Казах хмурился, и лицо его принимало какое-то свирепое и дикое выражение. А лицо Чокана и без того было некрасиво: плоское, неровное, с крутыми выступами скул, словно под кожей по бокам возле косо посаженных глаз заложены крупные шары. Узловатый шрам толстым синеватым обрубком проволоки пересекал от уха до губ правую щеку. Выступающие вперед надбровные дуги с кустистой черной порослью подчеркивали угловатый лоб. И только глаза, в которых можно было увидеть доброту и застенчивость, да полные темные губы свидетельствовали все же о мягком и покладистом характере сурового на вид молодого казаха.
Чокан смотрел в окно, вытирая затвор. На улице двигались потоком рабочие и работницы, подняв воротники, накрыв головы платками. Они шли после трудового дня, отстояв смену у станка, а Чокан принимал их за бездельников. «Неужели они все работают?

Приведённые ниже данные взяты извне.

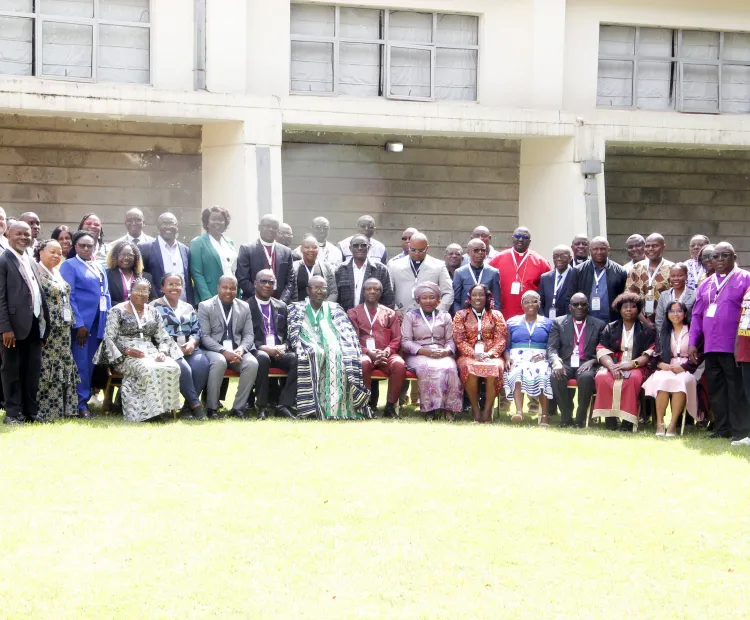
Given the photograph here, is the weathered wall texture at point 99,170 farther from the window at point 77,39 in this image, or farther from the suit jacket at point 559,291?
the suit jacket at point 559,291

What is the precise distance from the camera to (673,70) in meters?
19.0

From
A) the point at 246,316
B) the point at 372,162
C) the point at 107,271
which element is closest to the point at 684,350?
the point at 246,316

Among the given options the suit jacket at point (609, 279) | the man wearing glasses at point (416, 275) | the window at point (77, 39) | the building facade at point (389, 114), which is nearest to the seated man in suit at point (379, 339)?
the man wearing glasses at point (416, 275)

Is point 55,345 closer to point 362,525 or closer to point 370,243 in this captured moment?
point 370,243

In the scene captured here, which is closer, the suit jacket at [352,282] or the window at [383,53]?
the suit jacket at [352,282]

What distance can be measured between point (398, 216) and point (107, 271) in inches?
323

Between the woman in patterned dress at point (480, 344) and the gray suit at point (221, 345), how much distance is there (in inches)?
83.2


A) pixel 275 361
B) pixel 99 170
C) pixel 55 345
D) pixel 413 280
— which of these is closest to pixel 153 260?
pixel 55 345

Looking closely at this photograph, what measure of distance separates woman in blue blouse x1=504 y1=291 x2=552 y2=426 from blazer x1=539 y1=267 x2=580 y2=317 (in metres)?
0.33

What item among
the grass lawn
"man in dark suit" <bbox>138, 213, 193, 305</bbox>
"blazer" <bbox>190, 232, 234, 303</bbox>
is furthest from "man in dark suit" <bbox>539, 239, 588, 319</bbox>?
"man in dark suit" <bbox>138, 213, 193, 305</bbox>

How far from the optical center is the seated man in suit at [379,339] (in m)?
11.8

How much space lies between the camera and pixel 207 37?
1631cm

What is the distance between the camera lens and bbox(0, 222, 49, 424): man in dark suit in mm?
10391

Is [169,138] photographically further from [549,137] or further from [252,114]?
[549,137]
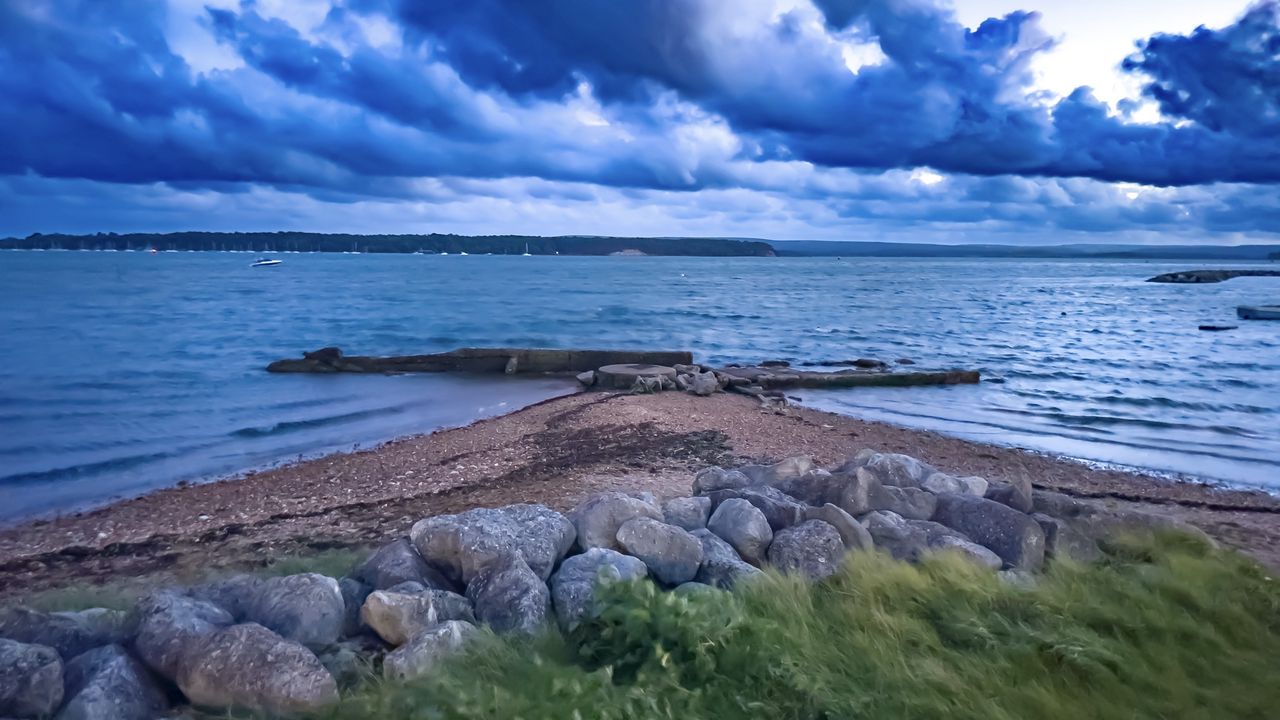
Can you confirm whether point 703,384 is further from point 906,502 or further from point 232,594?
point 232,594

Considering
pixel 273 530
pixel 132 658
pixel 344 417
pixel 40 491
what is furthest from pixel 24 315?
pixel 132 658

День еще не кончился, ночь не наступила, а они по домам уже разбредаются», — думал, сокрушаясь он.
Хлопнула дверь, и в комнату вошел друг и земляк Чокана Темиргали с двумя полными ведрами, поставил их на пол, сказал по-казахски:
— Опять капает… Промок весь.
— Снова из трубы шайтана воду брал? — спросил Чокан.

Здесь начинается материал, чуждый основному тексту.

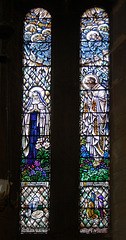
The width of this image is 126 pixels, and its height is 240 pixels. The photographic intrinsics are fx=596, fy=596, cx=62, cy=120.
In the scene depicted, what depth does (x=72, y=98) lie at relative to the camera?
723 centimetres

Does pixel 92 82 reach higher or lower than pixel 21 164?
higher

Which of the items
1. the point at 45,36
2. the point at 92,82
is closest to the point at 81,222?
the point at 92,82

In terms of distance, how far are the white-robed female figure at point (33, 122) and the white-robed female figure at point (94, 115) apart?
1.64ft

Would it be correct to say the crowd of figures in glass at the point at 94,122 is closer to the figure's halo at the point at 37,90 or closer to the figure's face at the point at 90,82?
the figure's face at the point at 90,82

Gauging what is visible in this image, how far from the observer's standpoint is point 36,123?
7301 mm

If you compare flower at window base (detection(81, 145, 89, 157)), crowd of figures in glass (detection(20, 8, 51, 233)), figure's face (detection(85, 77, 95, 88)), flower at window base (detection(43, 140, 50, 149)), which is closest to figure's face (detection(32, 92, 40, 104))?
crowd of figures in glass (detection(20, 8, 51, 233))

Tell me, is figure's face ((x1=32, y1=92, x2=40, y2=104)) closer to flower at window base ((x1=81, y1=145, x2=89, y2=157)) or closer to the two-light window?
the two-light window

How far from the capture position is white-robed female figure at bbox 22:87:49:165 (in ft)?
23.6

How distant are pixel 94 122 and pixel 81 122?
0.54 feet

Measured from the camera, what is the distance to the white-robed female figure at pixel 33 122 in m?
7.21

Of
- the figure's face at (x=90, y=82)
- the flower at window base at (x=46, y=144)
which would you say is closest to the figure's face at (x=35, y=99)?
Answer: the flower at window base at (x=46, y=144)
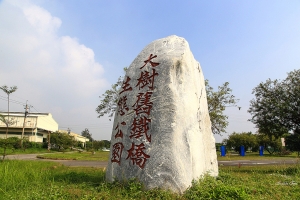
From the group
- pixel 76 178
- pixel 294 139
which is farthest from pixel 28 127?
pixel 76 178

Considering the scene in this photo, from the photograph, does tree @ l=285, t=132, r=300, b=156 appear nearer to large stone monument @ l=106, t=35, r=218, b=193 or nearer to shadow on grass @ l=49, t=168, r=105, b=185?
large stone monument @ l=106, t=35, r=218, b=193

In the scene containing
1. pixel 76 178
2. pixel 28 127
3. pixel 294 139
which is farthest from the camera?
pixel 28 127

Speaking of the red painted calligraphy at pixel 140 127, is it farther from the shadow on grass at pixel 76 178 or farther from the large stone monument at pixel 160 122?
the shadow on grass at pixel 76 178

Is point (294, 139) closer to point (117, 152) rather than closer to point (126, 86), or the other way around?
point (126, 86)

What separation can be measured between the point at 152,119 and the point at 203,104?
6.76 feet

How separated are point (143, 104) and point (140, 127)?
0.49 meters

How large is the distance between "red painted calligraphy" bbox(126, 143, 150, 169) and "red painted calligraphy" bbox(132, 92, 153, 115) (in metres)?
0.71

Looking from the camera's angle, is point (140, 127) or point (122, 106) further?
point (122, 106)

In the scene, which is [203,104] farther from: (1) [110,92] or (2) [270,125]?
(1) [110,92]

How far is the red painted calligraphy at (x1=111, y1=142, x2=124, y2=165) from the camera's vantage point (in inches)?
218

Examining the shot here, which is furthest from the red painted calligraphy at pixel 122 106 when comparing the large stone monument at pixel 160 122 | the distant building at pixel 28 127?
the distant building at pixel 28 127

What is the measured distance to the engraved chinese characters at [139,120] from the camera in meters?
5.22

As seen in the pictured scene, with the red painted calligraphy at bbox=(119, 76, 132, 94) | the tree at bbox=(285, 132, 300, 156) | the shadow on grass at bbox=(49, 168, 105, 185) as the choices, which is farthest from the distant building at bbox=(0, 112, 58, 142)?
the red painted calligraphy at bbox=(119, 76, 132, 94)

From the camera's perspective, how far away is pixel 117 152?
5609 mm
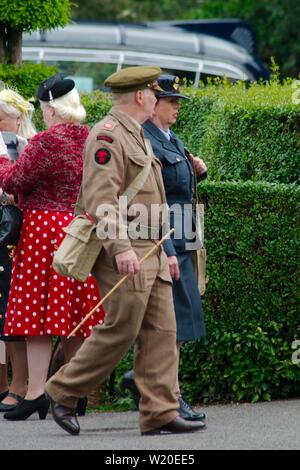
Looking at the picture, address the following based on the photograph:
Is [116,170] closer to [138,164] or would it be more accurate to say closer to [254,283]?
[138,164]

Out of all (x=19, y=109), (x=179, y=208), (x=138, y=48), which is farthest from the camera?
(x=138, y=48)

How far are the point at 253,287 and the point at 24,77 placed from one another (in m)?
2.95

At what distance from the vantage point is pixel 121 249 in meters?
6.53

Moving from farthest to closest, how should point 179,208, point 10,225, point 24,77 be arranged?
point 24,77 < point 10,225 < point 179,208

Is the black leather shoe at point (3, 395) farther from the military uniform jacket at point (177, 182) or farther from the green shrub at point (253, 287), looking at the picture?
the military uniform jacket at point (177, 182)

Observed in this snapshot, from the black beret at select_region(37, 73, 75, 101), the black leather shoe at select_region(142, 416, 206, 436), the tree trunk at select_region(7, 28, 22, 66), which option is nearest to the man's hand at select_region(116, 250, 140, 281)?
the black leather shoe at select_region(142, 416, 206, 436)

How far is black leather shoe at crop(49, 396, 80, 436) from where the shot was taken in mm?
7016

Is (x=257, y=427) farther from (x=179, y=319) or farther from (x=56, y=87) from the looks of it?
(x=56, y=87)

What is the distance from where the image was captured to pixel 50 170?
25.0 ft

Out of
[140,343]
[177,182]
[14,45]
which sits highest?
[14,45]

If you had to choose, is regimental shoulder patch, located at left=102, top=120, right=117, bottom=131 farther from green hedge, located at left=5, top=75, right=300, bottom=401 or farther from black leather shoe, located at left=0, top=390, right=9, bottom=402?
black leather shoe, located at left=0, top=390, right=9, bottom=402

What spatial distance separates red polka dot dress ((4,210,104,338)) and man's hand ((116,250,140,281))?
1302 mm

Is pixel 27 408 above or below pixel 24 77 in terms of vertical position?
below

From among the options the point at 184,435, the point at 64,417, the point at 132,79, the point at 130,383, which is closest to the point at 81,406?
the point at 130,383
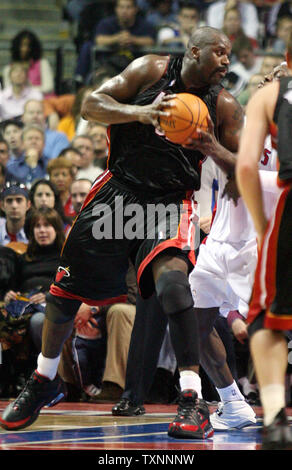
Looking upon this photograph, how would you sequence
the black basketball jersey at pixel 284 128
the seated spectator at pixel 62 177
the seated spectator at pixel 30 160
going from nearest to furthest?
1. the black basketball jersey at pixel 284 128
2. the seated spectator at pixel 62 177
3. the seated spectator at pixel 30 160

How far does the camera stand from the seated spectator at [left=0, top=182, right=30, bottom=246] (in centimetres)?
729

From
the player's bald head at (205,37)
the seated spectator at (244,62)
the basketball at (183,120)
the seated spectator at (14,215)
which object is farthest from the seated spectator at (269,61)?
the basketball at (183,120)

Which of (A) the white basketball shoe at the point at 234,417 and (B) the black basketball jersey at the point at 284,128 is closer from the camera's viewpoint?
(B) the black basketball jersey at the point at 284,128

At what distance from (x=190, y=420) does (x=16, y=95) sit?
7.82m

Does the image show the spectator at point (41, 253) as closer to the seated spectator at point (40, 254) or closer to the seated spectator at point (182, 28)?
the seated spectator at point (40, 254)

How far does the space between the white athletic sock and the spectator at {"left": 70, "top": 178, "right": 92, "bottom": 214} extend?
15.5ft

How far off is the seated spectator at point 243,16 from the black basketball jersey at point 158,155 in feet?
23.7

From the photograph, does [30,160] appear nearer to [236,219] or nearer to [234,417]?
[236,219]

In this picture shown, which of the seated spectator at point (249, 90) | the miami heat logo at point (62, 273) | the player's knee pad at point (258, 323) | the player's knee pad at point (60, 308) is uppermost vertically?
the seated spectator at point (249, 90)

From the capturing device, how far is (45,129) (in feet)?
32.9

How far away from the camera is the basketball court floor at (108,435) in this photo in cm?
353

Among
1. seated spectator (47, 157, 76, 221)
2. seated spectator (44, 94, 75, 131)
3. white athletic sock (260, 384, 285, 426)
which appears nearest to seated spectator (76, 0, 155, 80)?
seated spectator (44, 94, 75, 131)

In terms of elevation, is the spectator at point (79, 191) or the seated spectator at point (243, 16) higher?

— Из трубы, из водопровода.
— Плохая вода, вся железом пахнет.
— Ты никак к городу не привыкнешь.
— И не хочу привыкать, — глухо произнес Чокан. — Никогда не привыкну!

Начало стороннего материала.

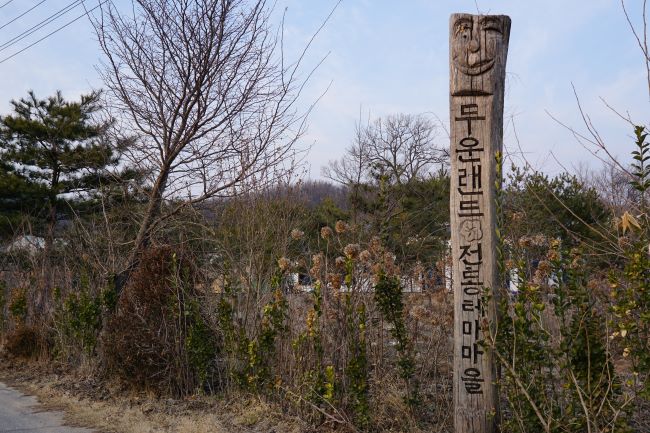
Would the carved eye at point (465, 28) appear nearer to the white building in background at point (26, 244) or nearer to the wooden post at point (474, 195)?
the wooden post at point (474, 195)

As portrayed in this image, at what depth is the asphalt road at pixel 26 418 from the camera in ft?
24.8

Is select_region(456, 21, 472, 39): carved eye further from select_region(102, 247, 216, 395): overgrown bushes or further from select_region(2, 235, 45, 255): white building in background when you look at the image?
select_region(2, 235, 45, 255): white building in background

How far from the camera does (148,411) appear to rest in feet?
26.4

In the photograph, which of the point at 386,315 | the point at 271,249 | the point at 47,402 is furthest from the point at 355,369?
the point at 47,402

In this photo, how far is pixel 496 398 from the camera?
18.4ft

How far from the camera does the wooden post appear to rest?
5594mm

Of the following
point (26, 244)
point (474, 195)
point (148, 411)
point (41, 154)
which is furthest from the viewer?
point (41, 154)

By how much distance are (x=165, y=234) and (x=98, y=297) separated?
1.31m

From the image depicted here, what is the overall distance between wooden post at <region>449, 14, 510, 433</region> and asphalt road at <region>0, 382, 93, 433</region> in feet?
13.5

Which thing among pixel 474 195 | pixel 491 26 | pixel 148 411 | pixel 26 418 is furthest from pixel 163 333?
pixel 491 26

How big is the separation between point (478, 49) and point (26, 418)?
20.6ft

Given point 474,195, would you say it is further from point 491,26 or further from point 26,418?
point 26,418

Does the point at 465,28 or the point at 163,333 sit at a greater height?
the point at 465,28

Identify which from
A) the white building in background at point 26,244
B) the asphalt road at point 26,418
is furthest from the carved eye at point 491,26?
the white building in background at point 26,244
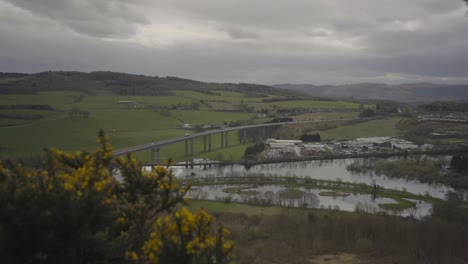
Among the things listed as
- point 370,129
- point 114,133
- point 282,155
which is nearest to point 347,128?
point 370,129

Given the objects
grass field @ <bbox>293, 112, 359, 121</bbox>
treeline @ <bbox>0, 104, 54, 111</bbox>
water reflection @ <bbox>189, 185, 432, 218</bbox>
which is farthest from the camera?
grass field @ <bbox>293, 112, 359, 121</bbox>

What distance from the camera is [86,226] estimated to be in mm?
6512

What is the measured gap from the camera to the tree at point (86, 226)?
20.0 ft

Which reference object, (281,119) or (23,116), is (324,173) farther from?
(23,116)

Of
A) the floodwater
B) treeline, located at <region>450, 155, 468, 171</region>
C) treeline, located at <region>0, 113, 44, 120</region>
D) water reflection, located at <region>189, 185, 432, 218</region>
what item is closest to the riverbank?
water reflection, located at <region>189, 185, 432, 218</region>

За окном дождь. Который день кряду не показывалось солнце, над городом низко висели набрякшие тучи, они чуть ли не задевали прокопченные заводские трубы, чем-то похожие на мусульманские минареты, туманили золотые кресты и луковицы бесчисленных московских церквей. Дождь шел неторопливо, размеренно, словно на небе кто-то лениво двигал тяжелым ситом, нехотя выполняя нудную работу.
В окно виднелась часть дворика, отгороженного от улицы железным забором. Два клена и старая липа блестели мокрой листвой. Истоптанная, смятая трава приподнималась, тянулась кверху. А за оградой прохожие месили грязь улицы.
— Какие мокрые дни в русском краю! Одна вода… Верно, Темиргали?
Темиргали Жунусов, присев на корточки, попытался зажечь камин. Сырые дрова разгорались плохо, дымили. Темиргали со свистом через нос втягивал в себя воздух и, вытянув губы, отчего тонкие усы его топорщились в стороны, старательно дул.
— А? Что? — отозвался Темиргали, не поворачивая головы.
— Какие мокрые дни, говорю. — Чокан вставил затвор, щелкнул курком. — Весна в степи давно прошла, лето давно наступило… А в Москве ни весна, ни лето. Один сплошной дождь и дождь. Если бы не давал слова агаю Джангильдинову, давно ушел бы назад, в степи…
Темиргали, наконец, раздул пламя, подложил сухих поленьев. Оранжевые языки пламени весело заплясали, облизывая прокопченную кастрюлю, которая висела на проволоке. Отблески пламени осветили круглое, как кашгарское блюдо, лицо Темиргали, запрыгали в его узких, продолговатых глазах.
— Дождь, говоришь? А разве у нас, в Тургайских степях, дождей не бывает? — В голосе Темиргали можно было уловить чуть заметный насмешливый тон.
— Когда в степи, да еще летом идет много дождей, в сердце казаха много радости. — Чокан сделал вид, что не обратил внимания на насмешливый тон друга. — Трава растет высокая, по грудь хорошему коню. Табуны сытые! А в городе что? Много дождя — это никакой тебе радости, только сапоги рвутся!
Чокан Мусрепов, довольный своим ответом, заулыбался, обнажая крепкие, ровные зубы. Конечно, против таких слов возразить трудно. Встал с кровати, прошлепал босыми подошвами по грязноватому дубовому паркету. Высокий, плечистый, сильный. Чокан на спор может поднять коня-двухлетку и нести его сто шагов. А тут вот приходится сидеть, словно взаперти, в этой комнате. Еще недавно она служила гостиной какому-то барину, обставлена была дорогой, со вкусом подобранной мебелью, стены украшали картины в золоченых рамах, с потолка свисала большая хрустальная люстра.